Album review: Seasick Steve, You Can't Teach An Old Dog New Tricks

Well-worn sentiment and scrapheap guitar in hand, Seasick Steve continues to entertain as a grand old bluesman should

• Ageless: Seasick Steve is still marching on despite his years

Seasick Steve: You Can't Teach An Old Dog New Tricks ***

Play It Again Sam, 11.99

IF YOU'RE looking for a message in your music, Seasick Steve is maybe not the first artist who would spring to mind. This modest wandering bluesman, for whom commercial success – and even the opportunity to record an album in the first place – has come late in life, seems like a humble soul, less likely to get on his soapbox than to use said box for junkyard percussion.

Hide Ad

But you could certainly do worse than pay some heed to the simple, homespun wisdom of his songs, with their themes of getting old, getting your house in order and investing where it counts, in love, family, friends and life experience, however diffidently it is offered.

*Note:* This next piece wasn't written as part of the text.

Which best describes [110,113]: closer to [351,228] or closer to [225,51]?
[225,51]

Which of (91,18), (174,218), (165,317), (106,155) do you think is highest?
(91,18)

"You probably won't take no advice from me," he demurs at the end of his latest album. "I never took none myself, you see."

His attitude is summed up by the album title, which also provides him with his get-out clause. Here I am, doing what I do. Stop by and listen, or don't, it's all one to me. Given that Steve was a drifter for many years, and that he surely had no anticipation of a career as a musician – though he did make a living as a studio engineer for a time – the fact that anyone is listening now, let alone in such considerable numbers, is a cause for wonder.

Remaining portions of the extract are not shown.